Page excerpt -
※ ※ ※

ROANOKE TIMES

                         Roanoke Times
                 Copyright (c) 1995, Landmark Communications, Inc.

DATE: SUNDAY, August 6, 1995                   TAG: 9508070109
SECTION: NATIONAL/INTERNATIONAL                    PAGE: A-8   EDITION: METRO 
SOURCE: BRUCE SMITH ASSOCIATED PRESS
DATELINE: CHARLESTON, S.C.                                  LENGTH: Medium


A STEP TOWARD BEING JUST ONE OF THE GUYS

THE CITADEL'S first-ever female cadet, Shannon Faulkner, will move into a private room in a monitored and guarded barracks.

It's not much of a room. Metal bunk bed. Hardwood floors. White sink.

But by the end of this week, if the courts don't intervene, room 3344 in the Law Barracks at The Citadel will be home to the first female cadet in the state military college's 152-year history.

Shannon Faulkner will be a member of India company and live by herself in the third-floor room, which overlooks the gray and red checkerboard courtyard in the middle of the white-walled barracks.

A bathroom with a toilet and single shower has been created by partitioning part of a cadet latrine.

Two video cameras and a microphone will monitor the open gallery in front of her room and a sign will warn that the area is monitored. Unlike other cadet rooms, hers will have a window blind and door latch.

※ ※ ※

Instructions to follow -
Using the article on Shannon Faulkner's barracks room, mark each of the following statements yes or no, and quote the words from the article that settle it. 1. Faulkner's room is on the third floor of the barracks. 2. The bathroom made for her contains two showers. 3. Her room will have a window blind that other cadet rooms lack.

※ ※ ※

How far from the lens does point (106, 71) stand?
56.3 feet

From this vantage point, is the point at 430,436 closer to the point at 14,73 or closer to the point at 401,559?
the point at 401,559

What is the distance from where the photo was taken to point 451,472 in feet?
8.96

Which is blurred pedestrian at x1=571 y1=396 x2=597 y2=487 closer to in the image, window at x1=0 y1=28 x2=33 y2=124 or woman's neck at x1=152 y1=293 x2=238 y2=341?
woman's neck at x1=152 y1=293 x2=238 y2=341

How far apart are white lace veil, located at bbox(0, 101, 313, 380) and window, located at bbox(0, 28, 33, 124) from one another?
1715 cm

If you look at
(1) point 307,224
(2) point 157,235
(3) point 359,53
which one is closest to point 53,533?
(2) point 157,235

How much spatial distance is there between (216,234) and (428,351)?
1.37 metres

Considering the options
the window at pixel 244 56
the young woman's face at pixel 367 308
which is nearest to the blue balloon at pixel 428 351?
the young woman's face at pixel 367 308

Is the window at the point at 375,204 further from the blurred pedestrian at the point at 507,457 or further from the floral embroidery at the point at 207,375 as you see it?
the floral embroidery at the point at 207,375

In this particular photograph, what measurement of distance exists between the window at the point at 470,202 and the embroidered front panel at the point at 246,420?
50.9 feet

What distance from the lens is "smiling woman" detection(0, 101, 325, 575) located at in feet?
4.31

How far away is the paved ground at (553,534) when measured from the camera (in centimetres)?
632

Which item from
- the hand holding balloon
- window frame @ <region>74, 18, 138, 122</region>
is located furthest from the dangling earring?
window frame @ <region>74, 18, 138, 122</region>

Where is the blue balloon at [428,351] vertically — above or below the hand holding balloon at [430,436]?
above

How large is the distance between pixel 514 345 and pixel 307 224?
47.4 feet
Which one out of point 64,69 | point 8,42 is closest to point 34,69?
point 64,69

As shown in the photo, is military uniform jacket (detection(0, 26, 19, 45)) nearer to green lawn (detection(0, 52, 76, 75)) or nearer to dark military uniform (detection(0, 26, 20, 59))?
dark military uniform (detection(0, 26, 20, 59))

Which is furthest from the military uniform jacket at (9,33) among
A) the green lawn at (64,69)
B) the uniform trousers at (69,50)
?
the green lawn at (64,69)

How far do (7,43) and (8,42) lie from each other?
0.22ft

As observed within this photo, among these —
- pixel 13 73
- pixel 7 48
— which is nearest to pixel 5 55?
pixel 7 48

※ ※ ※

Output of the exercise -
1. Yes: "live by herself in the third-floor room"
2. No: "A bathroom with a toilet and single shower"
3. Yes: "Unlike other cadet rooms, hers will have a window blind and door latch."